--- START OF EXCERPTED RECORDS ---
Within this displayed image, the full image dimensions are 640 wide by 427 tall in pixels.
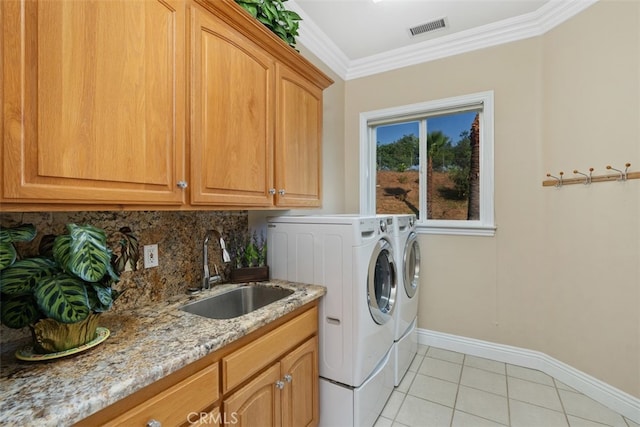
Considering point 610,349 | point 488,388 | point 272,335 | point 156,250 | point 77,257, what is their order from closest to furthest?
point 77,257, point 272,335, point 156,250, point 610,349, point 488,388

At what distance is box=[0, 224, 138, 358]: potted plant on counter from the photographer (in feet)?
2.64

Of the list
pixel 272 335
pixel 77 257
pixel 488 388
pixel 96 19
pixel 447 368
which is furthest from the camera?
pixel 447 368

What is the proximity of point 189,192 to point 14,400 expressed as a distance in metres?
0.78

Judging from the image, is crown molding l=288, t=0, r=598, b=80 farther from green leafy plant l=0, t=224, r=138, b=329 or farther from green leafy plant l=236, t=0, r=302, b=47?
green leafy plant l=0, t=224, r=138, b=329

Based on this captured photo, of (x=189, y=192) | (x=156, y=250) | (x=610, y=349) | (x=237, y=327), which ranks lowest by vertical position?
(x=610, y=349)

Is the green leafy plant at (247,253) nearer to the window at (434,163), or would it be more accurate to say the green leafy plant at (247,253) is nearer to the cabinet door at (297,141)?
the cabinet door at (297,141)

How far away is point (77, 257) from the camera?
0.83 m

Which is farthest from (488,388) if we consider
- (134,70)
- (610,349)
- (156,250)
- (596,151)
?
(134,70)

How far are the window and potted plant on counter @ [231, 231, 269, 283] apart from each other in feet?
4.84

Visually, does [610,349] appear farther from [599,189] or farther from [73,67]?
[73,67]

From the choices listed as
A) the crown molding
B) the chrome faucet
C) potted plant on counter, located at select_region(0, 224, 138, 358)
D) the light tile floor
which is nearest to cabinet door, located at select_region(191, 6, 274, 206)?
the chrome faucet

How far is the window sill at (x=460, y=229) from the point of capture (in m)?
2.57

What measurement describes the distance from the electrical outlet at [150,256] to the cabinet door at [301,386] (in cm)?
79

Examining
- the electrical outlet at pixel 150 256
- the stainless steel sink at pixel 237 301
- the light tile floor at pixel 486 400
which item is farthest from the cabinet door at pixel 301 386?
the electrical outlet at pixel 150 256
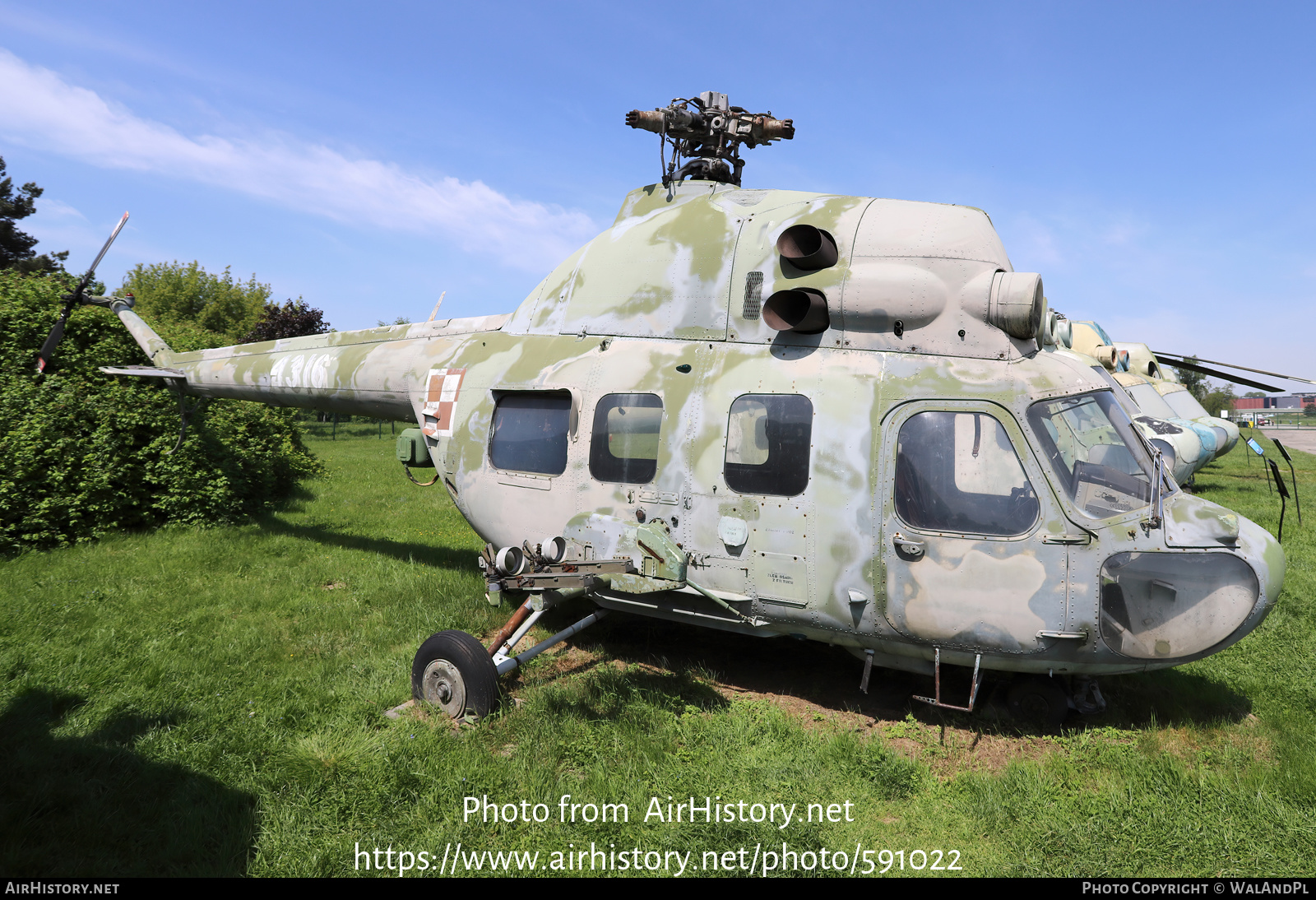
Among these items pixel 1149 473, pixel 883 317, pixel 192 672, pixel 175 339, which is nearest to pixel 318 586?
pixel 192 672

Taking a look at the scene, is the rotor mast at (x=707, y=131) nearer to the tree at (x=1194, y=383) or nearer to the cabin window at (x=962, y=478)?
the cabin window at (x=962, y=478)

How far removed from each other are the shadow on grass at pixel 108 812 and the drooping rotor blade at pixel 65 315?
6300 millimetres

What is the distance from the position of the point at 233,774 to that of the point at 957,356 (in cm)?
568

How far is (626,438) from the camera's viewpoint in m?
5.62

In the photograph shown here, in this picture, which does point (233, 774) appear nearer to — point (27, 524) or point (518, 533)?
point (518, 533)

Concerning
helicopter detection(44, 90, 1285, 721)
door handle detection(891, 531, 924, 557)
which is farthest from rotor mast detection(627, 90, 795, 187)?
door handle detection(891, 531, 924, 557)

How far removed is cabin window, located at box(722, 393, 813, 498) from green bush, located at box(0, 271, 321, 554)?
903cm

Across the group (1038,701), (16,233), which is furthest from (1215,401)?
(16,233)

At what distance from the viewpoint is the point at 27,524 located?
8.85 m

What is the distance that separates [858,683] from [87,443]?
34.5 ft

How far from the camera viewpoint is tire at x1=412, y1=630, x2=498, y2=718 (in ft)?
17.2

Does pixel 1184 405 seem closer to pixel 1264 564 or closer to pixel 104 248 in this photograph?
pixel 1264 564

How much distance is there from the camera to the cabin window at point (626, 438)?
5535 millimetres

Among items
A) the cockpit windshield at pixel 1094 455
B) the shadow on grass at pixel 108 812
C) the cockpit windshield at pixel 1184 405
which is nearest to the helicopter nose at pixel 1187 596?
the cockpit windshield at pixel 1094 455
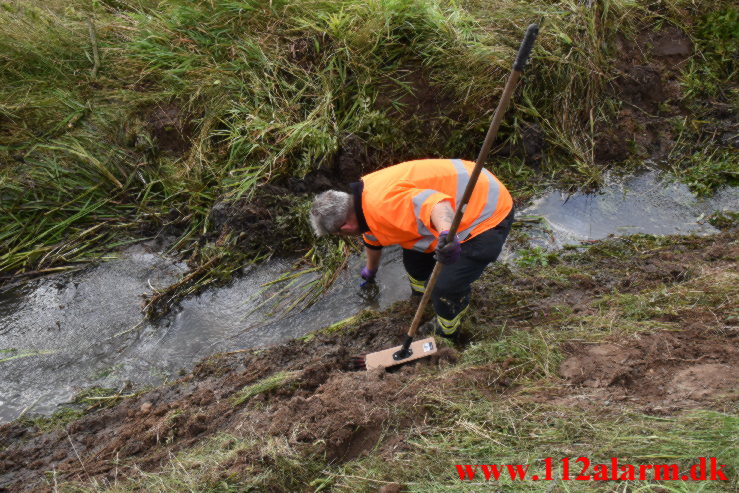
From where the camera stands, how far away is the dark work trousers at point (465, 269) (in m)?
3.10

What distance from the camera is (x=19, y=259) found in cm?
459

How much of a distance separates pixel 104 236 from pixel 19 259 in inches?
29.3

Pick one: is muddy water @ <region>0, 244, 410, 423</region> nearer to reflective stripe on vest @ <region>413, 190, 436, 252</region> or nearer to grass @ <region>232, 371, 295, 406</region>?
grass @ <region>232, 371, 295, 406</region>

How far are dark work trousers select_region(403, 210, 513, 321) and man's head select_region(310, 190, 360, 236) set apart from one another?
714mm

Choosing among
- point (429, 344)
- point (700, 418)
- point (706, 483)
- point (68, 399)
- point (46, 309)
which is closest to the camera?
point (706, 483)

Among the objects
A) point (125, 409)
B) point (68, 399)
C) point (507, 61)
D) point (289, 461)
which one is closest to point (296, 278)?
point (125, 409)

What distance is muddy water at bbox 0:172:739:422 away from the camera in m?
3.87

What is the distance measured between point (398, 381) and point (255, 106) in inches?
135

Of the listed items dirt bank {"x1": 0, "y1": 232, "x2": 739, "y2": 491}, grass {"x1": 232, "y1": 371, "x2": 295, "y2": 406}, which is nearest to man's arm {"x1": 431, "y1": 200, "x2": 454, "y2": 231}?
dirt bank {"x1": 0, "y1": 232, "x2": 739, "y2": 491}

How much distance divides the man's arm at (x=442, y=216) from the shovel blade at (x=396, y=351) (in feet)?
3.13

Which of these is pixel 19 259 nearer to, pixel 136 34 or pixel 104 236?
pixel 104 236

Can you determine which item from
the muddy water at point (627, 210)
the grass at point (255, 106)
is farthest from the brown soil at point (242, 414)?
the muddy water at point (627, 210)

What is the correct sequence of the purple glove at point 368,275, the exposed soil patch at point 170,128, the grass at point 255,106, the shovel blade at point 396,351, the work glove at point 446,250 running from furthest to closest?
the exposed soil patch at point 170,128 < the grass at point 255,106 < the purple glove at point 368,275 < the shovel blade at point 396,351 < the work glove at point 446,250

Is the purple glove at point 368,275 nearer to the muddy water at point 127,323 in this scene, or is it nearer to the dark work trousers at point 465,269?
the muddy water at point 127,323
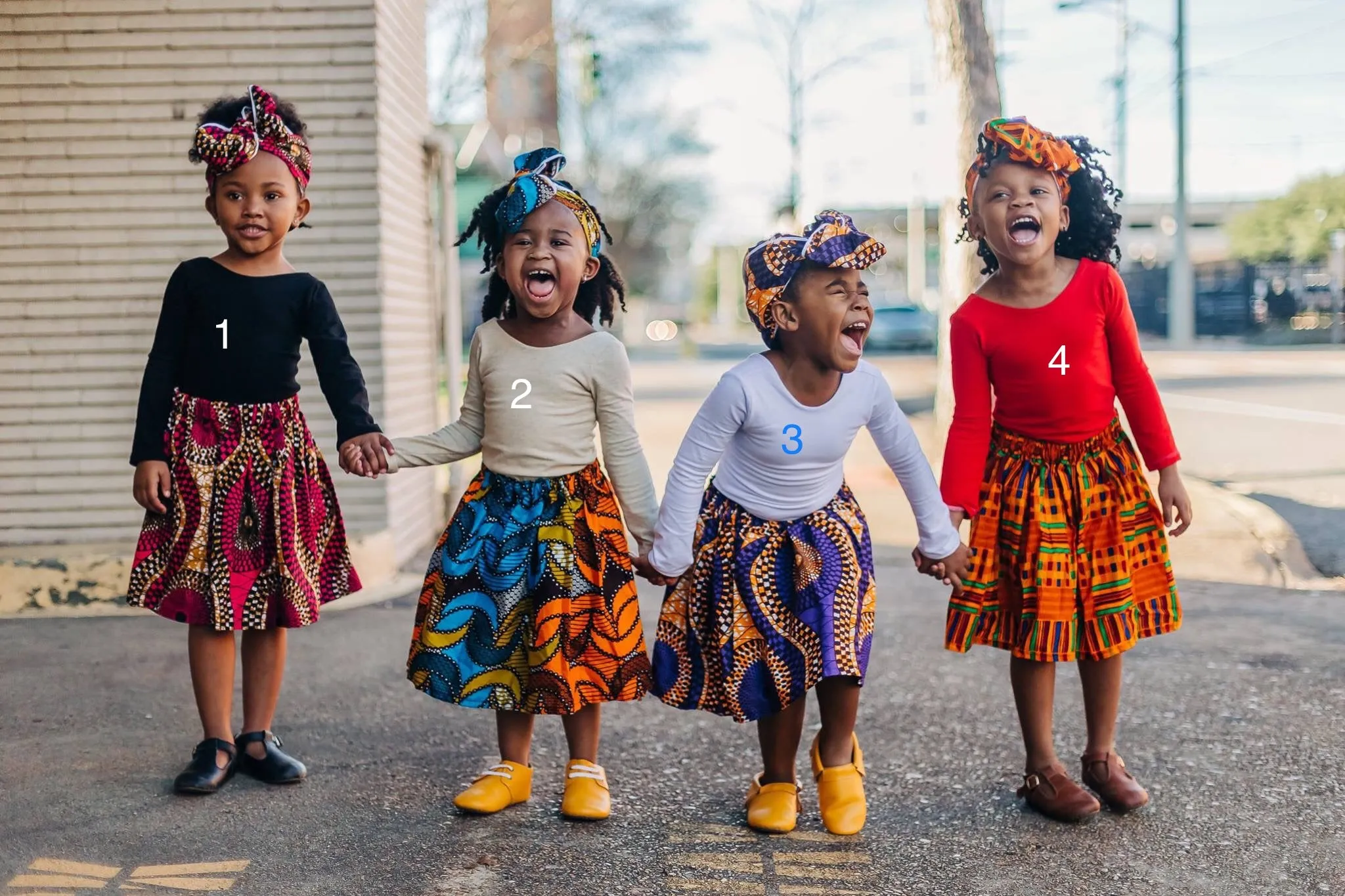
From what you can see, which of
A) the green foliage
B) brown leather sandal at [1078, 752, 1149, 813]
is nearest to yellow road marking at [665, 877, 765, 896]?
brown leather sandal at [1078, 752, 1149, 813]

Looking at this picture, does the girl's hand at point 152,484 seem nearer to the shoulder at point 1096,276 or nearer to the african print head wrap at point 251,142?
the african print head wrap at point 251,142

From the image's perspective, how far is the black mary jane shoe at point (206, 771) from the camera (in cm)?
354

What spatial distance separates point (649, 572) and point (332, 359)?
1112 millimetres

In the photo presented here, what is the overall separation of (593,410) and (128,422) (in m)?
3.46

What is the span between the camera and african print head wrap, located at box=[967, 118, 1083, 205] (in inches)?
131

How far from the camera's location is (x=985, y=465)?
11.4 feet

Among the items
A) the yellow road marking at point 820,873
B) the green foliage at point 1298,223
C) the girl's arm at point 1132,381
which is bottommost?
the yellow road marking at point 820,873

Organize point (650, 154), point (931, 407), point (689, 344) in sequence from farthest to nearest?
point (650, 154)
point (689, 344)
point (931, 407)

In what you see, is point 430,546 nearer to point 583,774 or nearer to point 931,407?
point 583,774

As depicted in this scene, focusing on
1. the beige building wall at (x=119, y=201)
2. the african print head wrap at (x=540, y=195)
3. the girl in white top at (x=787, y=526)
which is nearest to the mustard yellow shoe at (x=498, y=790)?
the girl in white top at (x=787, y=526)

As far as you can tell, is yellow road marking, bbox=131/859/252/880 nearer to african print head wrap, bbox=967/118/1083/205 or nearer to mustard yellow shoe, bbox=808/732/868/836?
mustard yellow shoe, bbox=808/732/868/836

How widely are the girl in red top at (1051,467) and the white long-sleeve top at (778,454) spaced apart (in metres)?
0.16

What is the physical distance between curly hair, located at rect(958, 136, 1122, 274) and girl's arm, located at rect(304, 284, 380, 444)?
5.54 feet

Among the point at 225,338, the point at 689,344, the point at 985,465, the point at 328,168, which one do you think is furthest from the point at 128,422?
the point at 689,344
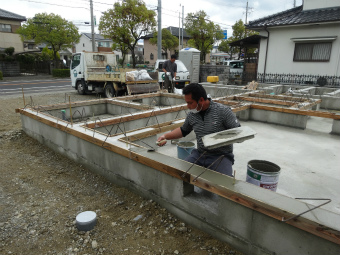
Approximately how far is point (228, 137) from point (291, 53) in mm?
14642

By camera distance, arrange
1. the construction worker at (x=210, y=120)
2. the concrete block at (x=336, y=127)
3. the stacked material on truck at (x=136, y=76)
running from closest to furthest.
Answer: the construction worker at (x=210, y=120), the concrete block at (x=336, y=127), the stacked material on truck at (x=136, y=76)

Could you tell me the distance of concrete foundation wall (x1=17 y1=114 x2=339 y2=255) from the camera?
2.13 m

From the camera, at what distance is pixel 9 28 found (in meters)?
→ 31.1

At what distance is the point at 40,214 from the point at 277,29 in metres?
16.2

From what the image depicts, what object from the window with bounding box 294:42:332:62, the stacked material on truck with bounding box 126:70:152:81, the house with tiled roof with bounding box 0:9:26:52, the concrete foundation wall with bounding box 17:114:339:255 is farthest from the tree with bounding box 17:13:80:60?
the concrete foundation wall with bounding box 17:114:339:255

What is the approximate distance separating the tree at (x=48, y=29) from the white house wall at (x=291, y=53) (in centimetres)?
2276

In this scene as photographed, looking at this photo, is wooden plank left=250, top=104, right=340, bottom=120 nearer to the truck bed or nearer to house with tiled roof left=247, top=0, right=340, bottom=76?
the truck bed

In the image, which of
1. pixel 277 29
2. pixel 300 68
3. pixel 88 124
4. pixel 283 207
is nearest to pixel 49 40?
pixel 277 29

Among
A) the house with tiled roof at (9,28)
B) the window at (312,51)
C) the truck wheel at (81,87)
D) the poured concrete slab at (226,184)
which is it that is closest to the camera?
the poured concrete slab at (226,184)

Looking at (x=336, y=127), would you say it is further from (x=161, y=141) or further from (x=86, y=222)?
(x=86, y=222)

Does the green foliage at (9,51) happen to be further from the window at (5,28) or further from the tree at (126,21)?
the tree at (126,21)

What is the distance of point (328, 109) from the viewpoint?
9.49 meters

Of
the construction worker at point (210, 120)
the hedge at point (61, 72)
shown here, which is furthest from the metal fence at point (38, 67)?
the construction worker at point (210, 120)

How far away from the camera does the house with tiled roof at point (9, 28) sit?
100 ft
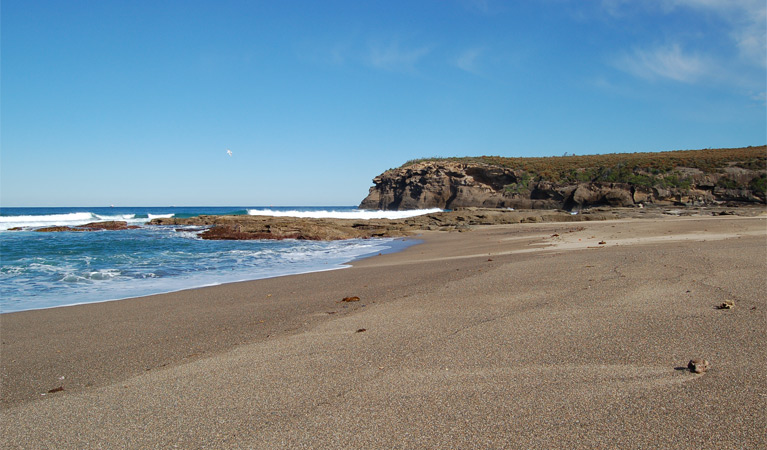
--- END OF EXCERPTED RECORDS ---
[WRITTEN EXERCISE]: Present the records as a Markdown table with the columns Row and Entry, from the line with "What is the physical" up to and including the line with "Answer: the construction", one numbered row per line, skipping blank lines and leaving out the pictures.

[RESPONSE]:
| Row | Entry |
|---|---|
| 1 | What is the physical distance between curly hair, located at rect(958, 136, 1122, 274) and girl's arm, located at rect(304, 284, 380, 444)? |
| 2 | 5.54 feet |
| 3 | Among the point at 225,338, the point at 689,344, the point at 985,465, the point at 328,168, which one do you think is furthest from the point at 128,422? |
| 4 | the point at 689,344 |
| 5 | Approximately how far is point (228, 137) from point (291, 53) in mm? |
| 6 | 14642 |
| 7 | By camera distance, arrange |
| 8 | 1. the construction worker at (x=210, y=120) |
| 9 | 2. the concrete block at (x=336, y=127) |
| 10 | 3. the stacked material on truck at (x=136, y=76) |
| 11 | running from closest to furthest. |
| 12 | Answer: the construction worker at (x=210, y=120), the concrete block at (x=336, y=127), the stacked material on truck at (x=136, y=76) |